Investimentos notáveis
- Coinbase – aporte em fase inicial antes do IPO de 2021; retorno multibilionário expressivo
- Fireblocks – infraestrutura institucional de custódia e transferência de cripto
- Polygon (Matic) – plataforma de escalabilidade do Ethereum e desenvolvimento Web3
- LayerZero – protocolo de mensagens entre cadeias
- Magic Eden – mercado de NFTs multi-chain
- Stripe – infraestrutura de pagamentos com trilhos crescentes para cripto e stablecoins
- ARQ (ant. DolarApp) – fintech de conta em dólar EUA-México; rodada de $70M fechada em março de 2026
- FTX – exchange de cripto; perda total após o colapso em 2022 (fracasso notável)
Equipe
Roelof Botha atua como gestor global da firma após a transição de Doug Leone para fora da gestão diária. Botha ingressou na Sequoia em 2003 depois de atuar como CFO do PayPal e liderou investimentos no YouTube, Instagram e Square. Shaun Maguire é o sócio principal responsável por cripto e defesa; ele se manifesta publicamente sobre Bitcoin e infraestrutura Web3 nas redes sociais. Alfred Lin se concentra em software para consumidores e empresas. A firma opera com uma estrutura de sócios relativamente horizontal e conduz um programa anual de scouts que financiou dezenas de gestores emergentes.

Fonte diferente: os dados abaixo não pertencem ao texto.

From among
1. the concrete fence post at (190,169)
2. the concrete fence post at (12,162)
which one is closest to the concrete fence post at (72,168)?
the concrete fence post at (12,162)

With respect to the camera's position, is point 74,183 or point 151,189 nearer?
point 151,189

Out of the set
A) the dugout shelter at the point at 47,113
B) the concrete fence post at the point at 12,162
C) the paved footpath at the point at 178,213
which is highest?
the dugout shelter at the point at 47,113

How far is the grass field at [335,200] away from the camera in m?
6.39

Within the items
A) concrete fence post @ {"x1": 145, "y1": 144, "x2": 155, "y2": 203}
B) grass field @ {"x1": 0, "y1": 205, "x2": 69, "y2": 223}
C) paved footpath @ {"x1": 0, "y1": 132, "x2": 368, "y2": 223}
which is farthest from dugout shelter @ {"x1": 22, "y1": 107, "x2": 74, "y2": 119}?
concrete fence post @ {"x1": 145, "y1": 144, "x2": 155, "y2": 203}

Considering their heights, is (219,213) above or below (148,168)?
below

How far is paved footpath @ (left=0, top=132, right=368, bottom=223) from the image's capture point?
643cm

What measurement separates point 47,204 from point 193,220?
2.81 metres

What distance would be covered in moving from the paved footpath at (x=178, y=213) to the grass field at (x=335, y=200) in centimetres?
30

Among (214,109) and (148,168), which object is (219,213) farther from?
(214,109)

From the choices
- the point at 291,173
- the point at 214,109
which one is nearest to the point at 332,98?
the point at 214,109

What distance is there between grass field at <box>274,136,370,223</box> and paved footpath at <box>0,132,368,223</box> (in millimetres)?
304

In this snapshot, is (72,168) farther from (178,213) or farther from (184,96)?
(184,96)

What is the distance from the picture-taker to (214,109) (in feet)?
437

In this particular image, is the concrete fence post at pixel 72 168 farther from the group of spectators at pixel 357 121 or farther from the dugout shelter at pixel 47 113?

Mais informações sobre os sócios atuais estão disponíveis no site oficial da Sequoia.
Atividade recente
Nos 18 meses até o início de 2026, a Sequoia acelerou suas apostas em infraestrutura de IA – mais visivelmente por meio de sua posição na OpenAI, na qual investiu ao longo de múltiplas rodadas. A firma também participou de rodadas para a Mistral AI e diversas startups de agentes de IA. No lado cripto, a Sequoia integrou a rodada Série C de $70 milhões da ARQ (anteriormente DolarApp) em março de 2026, dando continuidade à sua tese em torno de produtos financeiros denominados em dólar para usuários latino-americanos. A firma sinalizou publicamente interesse em infraestrutura de pagamentos com stablecoins à medida que a clareza regulatória avança nos EUA no ciclo legislativo de 2025-2026.
A Sequoia permanece entre as firmas mais disputadas por fundadores que buscam captação. Sua marca, rede e longo ciclo de vida dos fundos conferem vantagens estruturais – especialmente em mercados onde capital paciente importa. Seu prejuízo com a FTX mostrou que mesmo uma due diligence aprofundada pode não detectar fraude em grande escala. A disposição da firma de publicar um post-mortem sobre esse fracasso foi incomum e lhe rendeu credibilidade em termos de transparência. Com 23 empresas de cripto e Web3 rastreadas em seu portfólio e um histórico que vai da era dot-com ao atual ciclo de IA, a Sequoia continua sendo um sinal de primeira linha para qualquer projeto que apoia.